Supply and recycling of raw materials
Thin film solar cell technology can use raw materials very effectively.The traditional crystalline silicon solar cell module requires 0.51 kg / m2 of semiconductor grade silicon, while the raw material consumption per m2 of CISE cell module is: mo 720 g, cul.54g, in39g, se 720 g, znl3g ( depending on the module structure and yield [ | 14 ] ).This means that the consumption of raw materials is only equivalent to the metallized grid lines of crystalline silicon solar DEEP CYCLE BATTERY.
Whether the shortage of In will become the bottleneck of the development of Cu - In - Ga - Se thin film solar DEEP CYCLE BATTERY has become a controversial topic.2003.In is mainly used in coating ( 65 % ), electronic components ( 10 % ), solders and alloys ( 15 % ) [ 115 ].In - based coating is applied to the production of ITO transparent contact electrodes for flat panel displays.The annual production of in worldwide is 300 t, mainly from zinc ore, and 300 t in can produce about 15 GWP / a copper indium gallium selenium thin film solar cell module.On the other hand, in reserves in the earth's crust are three times that of ag, while ag's annual output is 20000 t and its reserves are 57000 t [ 115 ].These figures mean that the supply of In cannot be a limiting factor in the commercialization of Cu - In - Ga - Se thin film solar DEEP CYCLE BATTERY.In addition, the research shows that thinner absorption layer is a feasible technical direction [ 116 ], and no - in absorption layer is also under development ( see section 6.6.3 ). moreover, the flat panel display industry may replace ITO with cheaper ZnO, and in recovery will supplement in supply, which will reduce the risk of in supply shortage.In the past 30 years, the price of in has fluctuated between < $ 100 / kg and > $ 500 / kg, while the market price of $ 500 / kg means in accounts for only 2 % of the production cost of components.
The waste produced by the dry process is mainly the residual material deposited on the side wall of the cavity, baffle or substrate carrier, etc.The total amount of waste in the small-scale test line is small and the recovery cost is high.

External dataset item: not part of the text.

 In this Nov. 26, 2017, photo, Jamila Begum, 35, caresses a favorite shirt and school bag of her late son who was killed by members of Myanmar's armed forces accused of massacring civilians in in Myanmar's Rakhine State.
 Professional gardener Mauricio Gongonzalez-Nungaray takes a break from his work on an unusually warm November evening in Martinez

It is hoped that the waste recovery cost can be reduced in the large-scale production.The remaining sputtering target produced will be recovered by the supplier.More research has focused on the recovery of waste materials from buffer chemical water bath deposition CBD [ 117, 118 ]. The main method is to remove reaction products from the solution at the production site, adjust the concentration of the solution, and then re-apply the solution to CBD.

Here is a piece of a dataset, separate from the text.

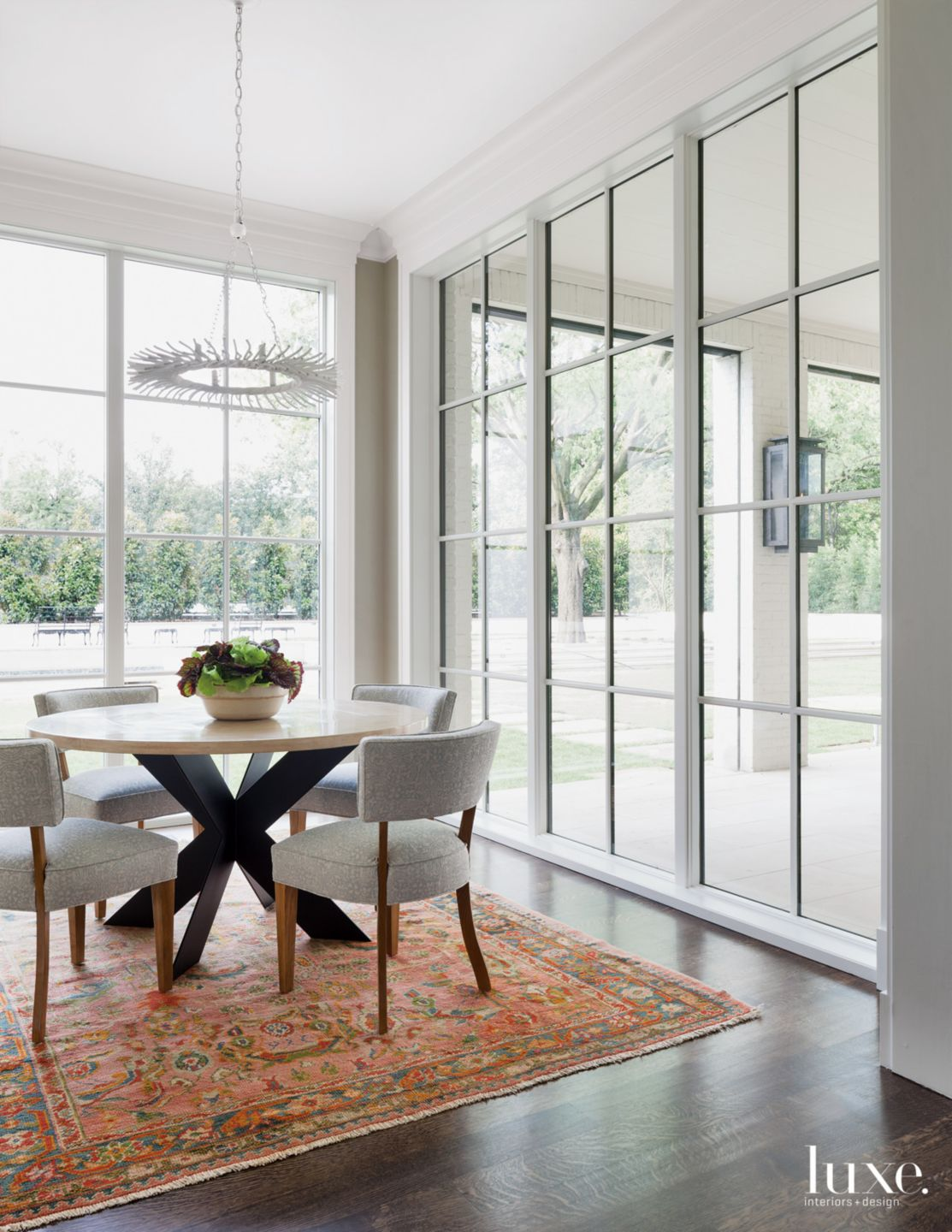 Transitional White Breakfast Area with Walls of Windows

After successful testing, the final product of disassembly and recovery of defective products or semi-finished products can be applied to end - of - life products.Add G to 250' C to the components to be disassembled, soften the EVA packaging film, and then remove the cover glass.After that, the window layer and buffer layer are removed by etching with weak acid solution.Then scrape off the absorbent layer from the back contact, and finally dissolve the back contact in HN03'. The test shows that this assembly can be disassembled layer by layer with little cross contamination.It has been confirmed that the substrate glass can be reused in the new assembly, and it is hoped that relatively clean materials such as the absorption layer powder can also be directly used in the subsequent preparation process' 6.5.3.2 Energy Recovery Period'
A manufacturer producing both copper indium gallium selenide thin-film solar DEEP CYCLE BATTERY and crystalline silicon solar DEEP CYCLE BATTERY gave a comparative study of the energy recovery period [ 12 ] and believed that the energy recovery period EPBT of copper indium gallium selenide thin-film solar DEEP CYCLE BATTERY was 1.8 years, while that of crystalline silicon solar DEEP CYCLE BATTERY was 3.3 years.It is worth noting that the aluminum frame accounts for a large proportion of the energy value of copper indium gallium hitting the thin film solar cell module material.However, this study is based on the first generation of copper indium gallium smashing thin-film solar cell technology, and the energy recovery period EPBT will be lower in the future.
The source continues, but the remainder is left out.